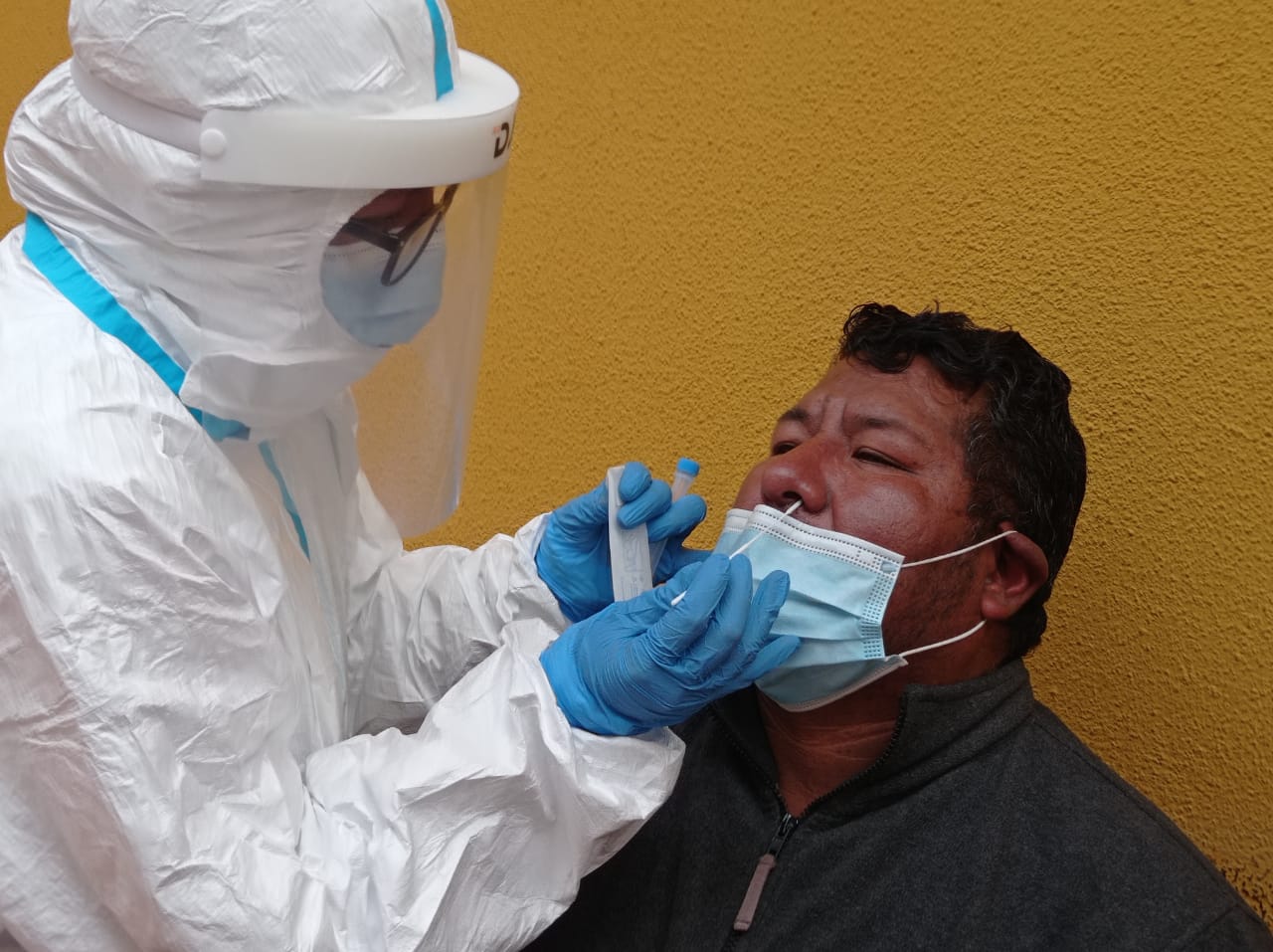 Detectan 9% de contagios de COVID-19 entre 2.319 viajeros de La Paz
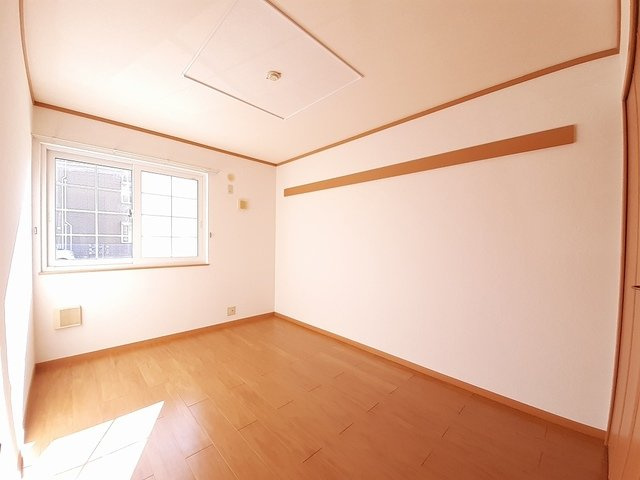 【内装】 | ソレアード中曽根Ｂ | 明るい室内です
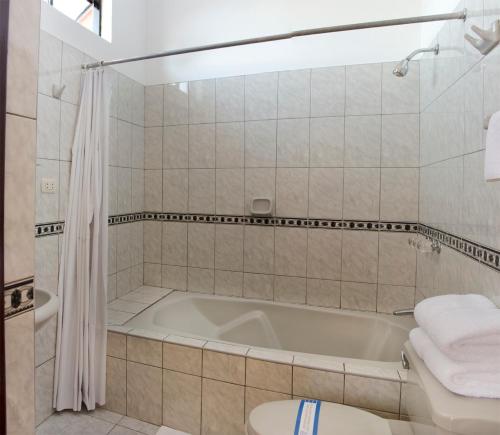 Et badeværelse på DM Hoteles Ayacucho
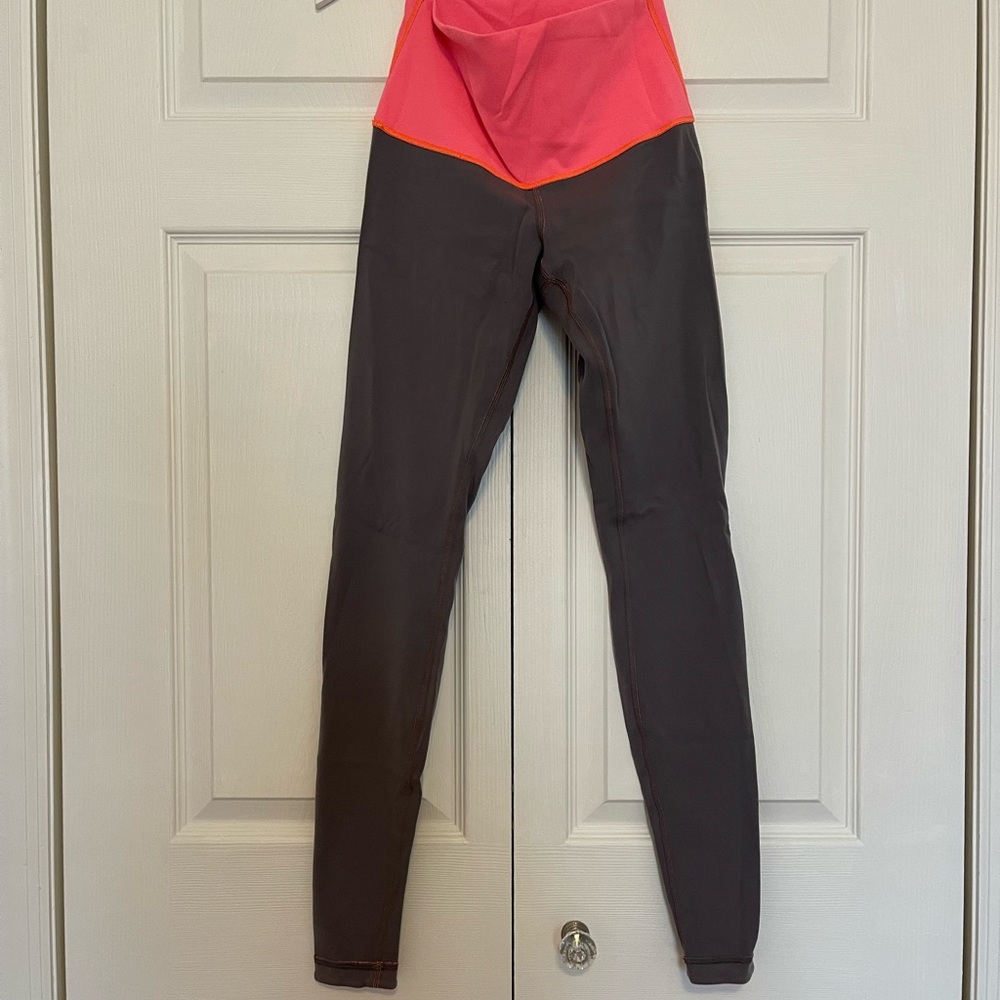 Lululemon Reversible Wunder Unders Size 6 - image 6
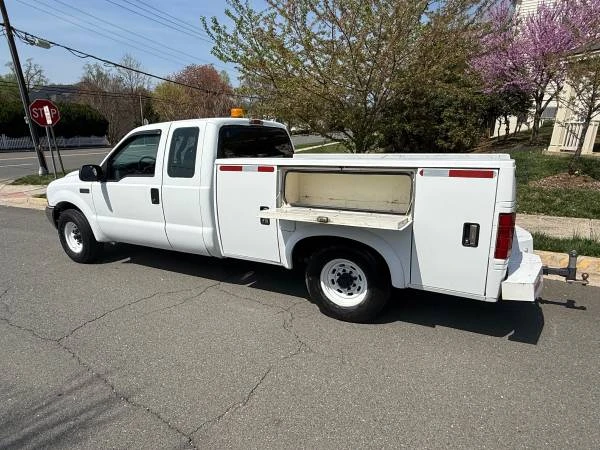 2000 Ford Super Duty 1st Gen - Image 3 of 11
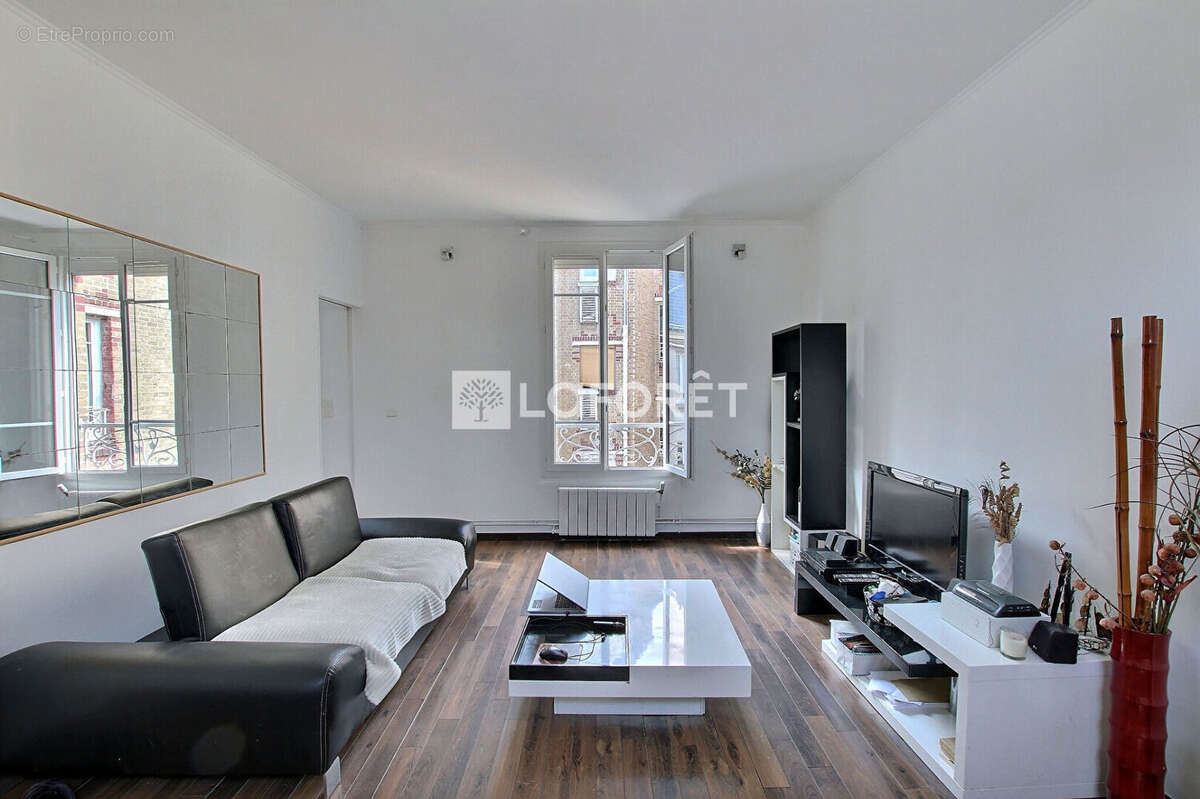 Appartement à COURBEVOIE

» **What the task requires**
Return all six records above word for word, with only the text of each line and no pictures.

» **Answer below**
 Detectan 9% de contagios de COVID-19 entre 2.319 viajeros de La Paz
 【内装】 | ソレアード中曽根Ｂ | 明るい室内です
 Et badeværelse på DM Hoteles Ayacucho
 Lululemon Reversible Wunder Unders Size 6 - image 6
 2000 Ford Super Duty 1st Gen - Image 3 of 11
 Appartement à COURBEVOIE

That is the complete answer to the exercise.